___ RECORDS PROVIDED ___
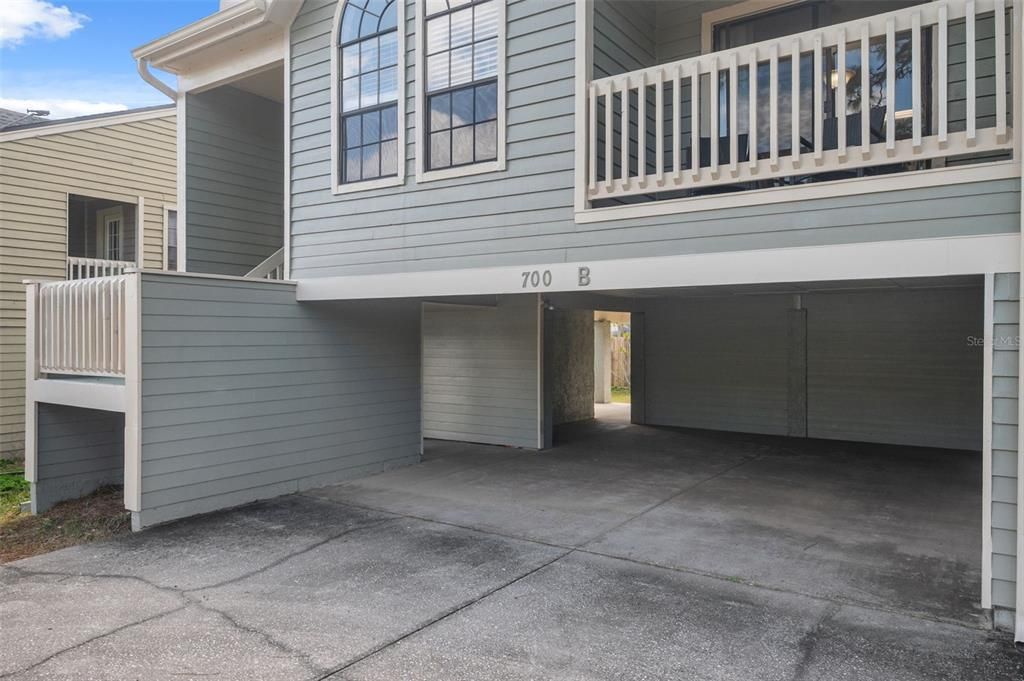 待售: $640,000 (4 贝兹, 0 浴室, 2472 平方英尺)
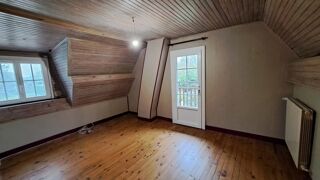  Maison  vendre 8 pices 190 m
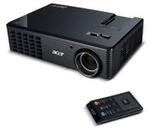 ey.k0101.041 svga projector 4000 ansi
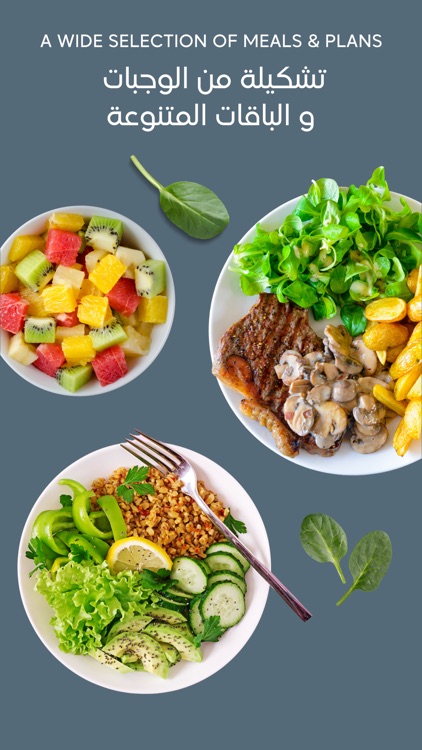 Healthy House | هيلثي هاوس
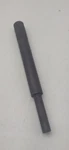 Kent Moore J-24086-88 Piston Pin Remover Main Driver SKU146T. Fixed Price $31.96.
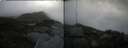 ./images/calvert/buxton1/20260731/buxton120260731_141501M.jpg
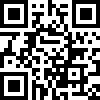 https://ur.abna24.com/xkgL4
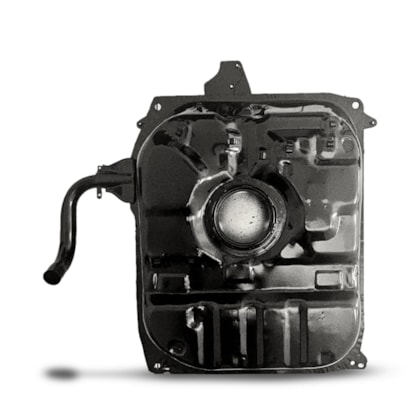 Product main image - 0f9a4c75-8333-45a8-aef8-8e1d7913a8a3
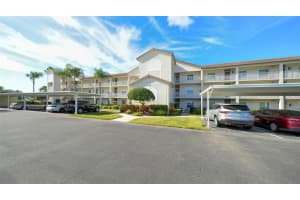 8750 OLDE HICKORY AVENUE, SARASOTA, FL 34238 - MLS#MFRA4676438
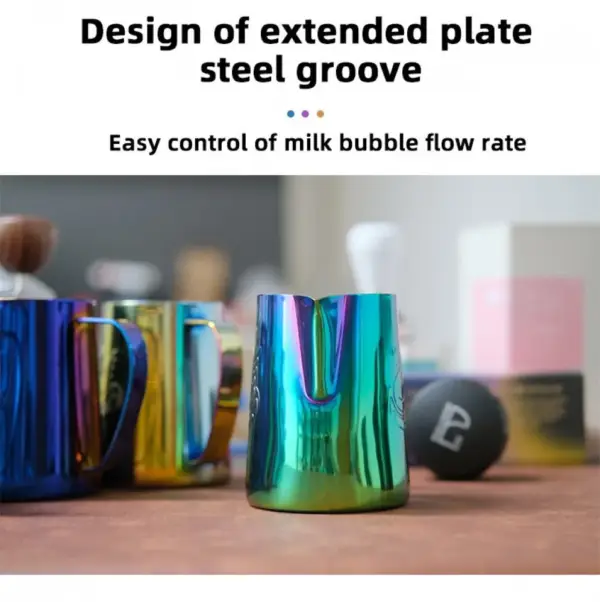 ⁦Pitcher 600 ml (jippi)⁩ - الصورة ⁦12⁩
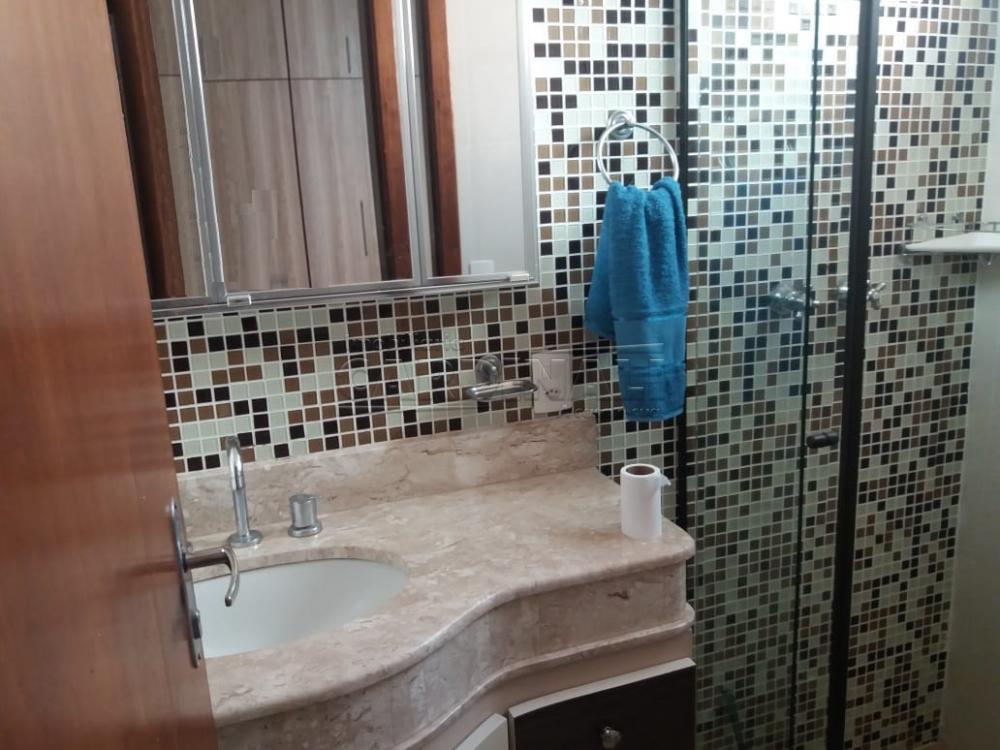 Comprar Casa / Padrão em Ibaté R$ 430.000,00 - Foto 14 Comprar Casa / Padrão em Ibaté R$ 430.000,00 - Foto 14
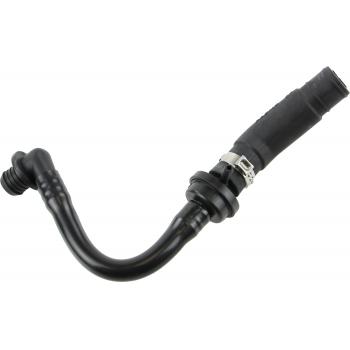 Rein Automotive ABV0234 Vacuum Hose product image 6 of 6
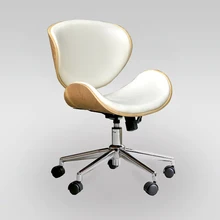 Для делопроизводителя стул домашний стул для отдыха мебель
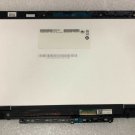 Lenovo Chromebook 500E 5D10Q79736  Lcd Touch digitizer Screen Assembly+Bezel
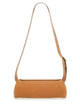 Jil Sander Cannolo Small Bag
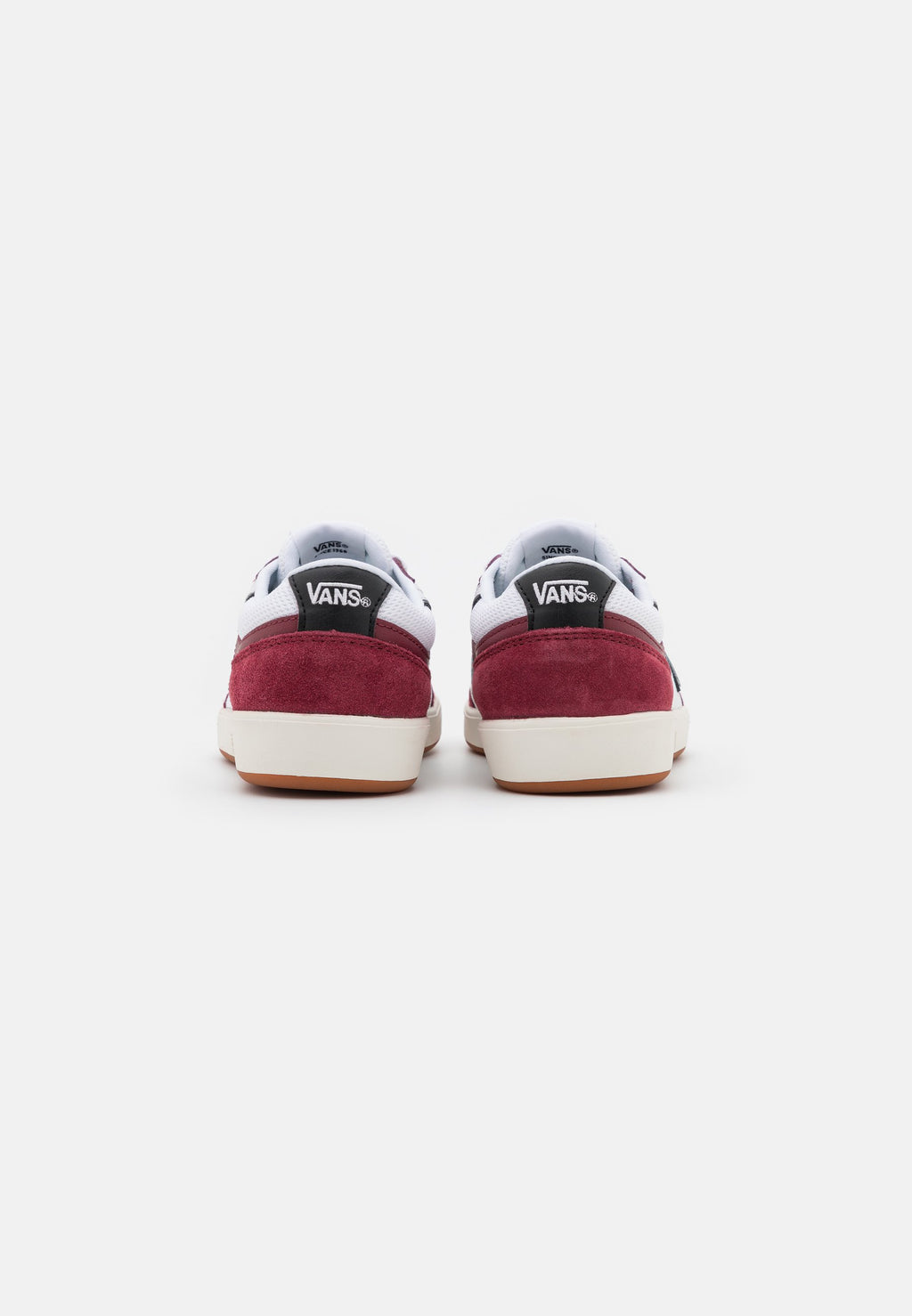 Vans LOWLAND UNISEX
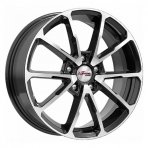 ���� ����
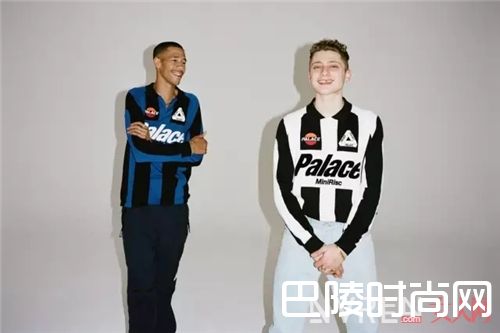 POLO领_这里6个潮流趋势的单品 让你变成潮流达人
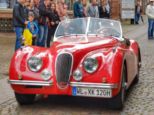 frankenclassic__161-01.jpg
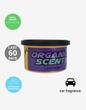 Havana Lavender Gel Air Freshener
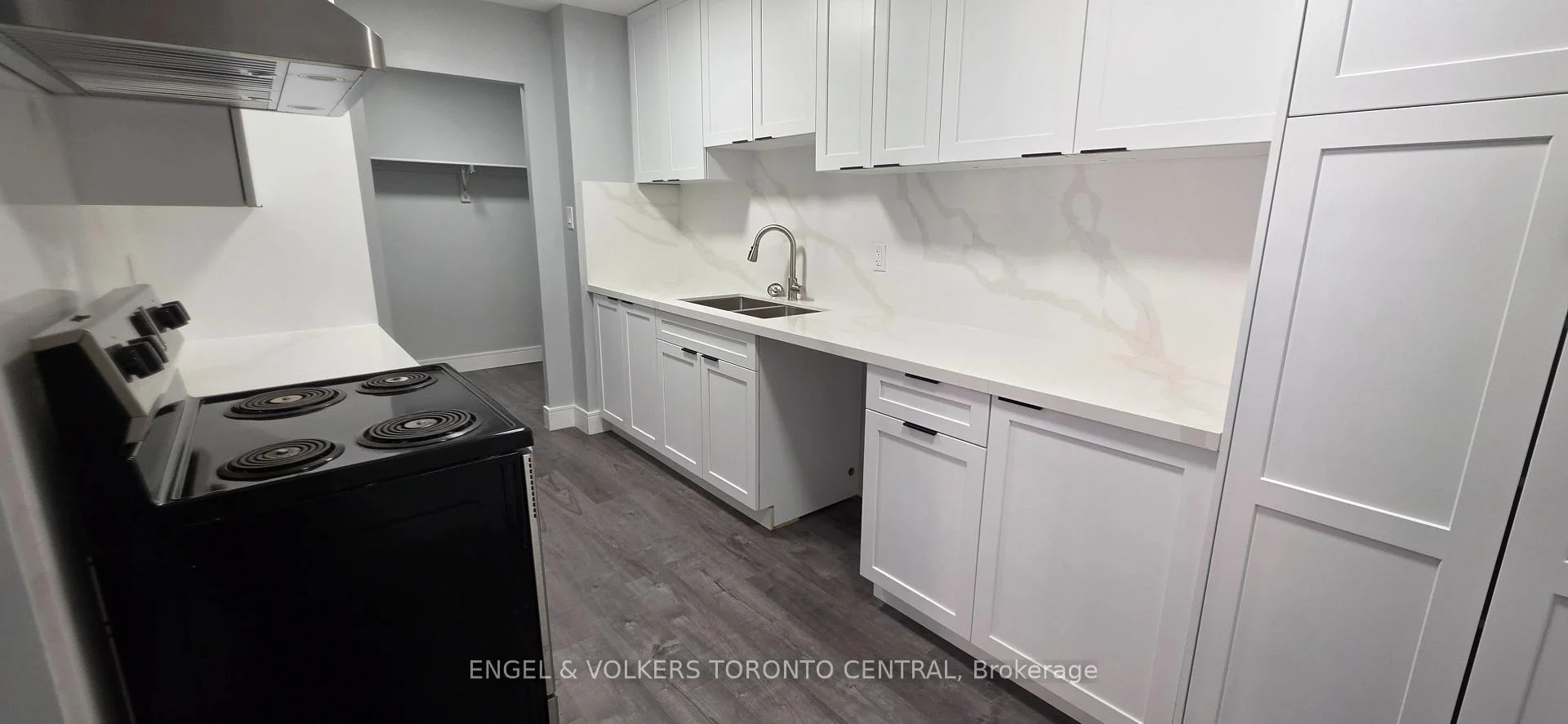 Photo 48 of Unit 606, 15 Sewells Road, Scarborough, Malvern — HOMEH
___
[TASK STATEMENT]: Could you recast every line of the listing above as a numbered list, omitting any blank lines and leaving the pictures out?

[SOLUTION FOR THIS PROBLEM]:
1.  待售: $640,000 (4 贝兹, 0 浴室, 2472 平方英尺)
2.   Maison  vendre 8 pices 190 m
3.  ey.k0101.041 svga projector 4000 ansi
4.  Healthy House | هيلثي هاوس
5.  Kent Moore J-24086-88 Piston Pin Remover Main Driver SKU146T. Fixed Price $31.96.
6.  ./images/calvert/buxton1/20260731/buxton120260731_141501M.jpg
7.  https://ur.abna24.com/xkgL4
8.  Product main image - 0f9a4c75-8333-45a8-aef8-8e1d7913a8a3
9.  8750 OLDE HICKORY AVENUE, SARASOTA, FL 34238 - MLS#MFRA4676438
10.  ⁦Pitcher 600 ml (jippi)⁩ - الصورة ⁦12⁩
11.  Comprar Casa / Padrão em Ibaté R$ 430.000,00 - Foto 14 Comprar Casa / Padrão em Ibaté R$ 430.000,00 - Foto 14
12.  Rein Automotive ABV0234 Vacuum Hose product image 6 of 6
13.  Для делопроизводителя стул домашний стул для отдыха мебель
14.  Lenovo Chromebook 500E 5D10Q79736  Lcd Touch digitizer Screen Assembly+Bezel
15.  Jil Sander Cannolo Small Bag
16.  Vans LOWLAND UNISEX
17.  ���� ����
18.  POLO领_这里6个潮流趋势的单品 让你变成潮流达人
19.  frankenclassic__161-01.jpg
20.  Havana Lavender Gel Air Freshener
21.  Photo 48 of Unit 606, 15 Sewells Road, Scarborough, Malvern — HOMEH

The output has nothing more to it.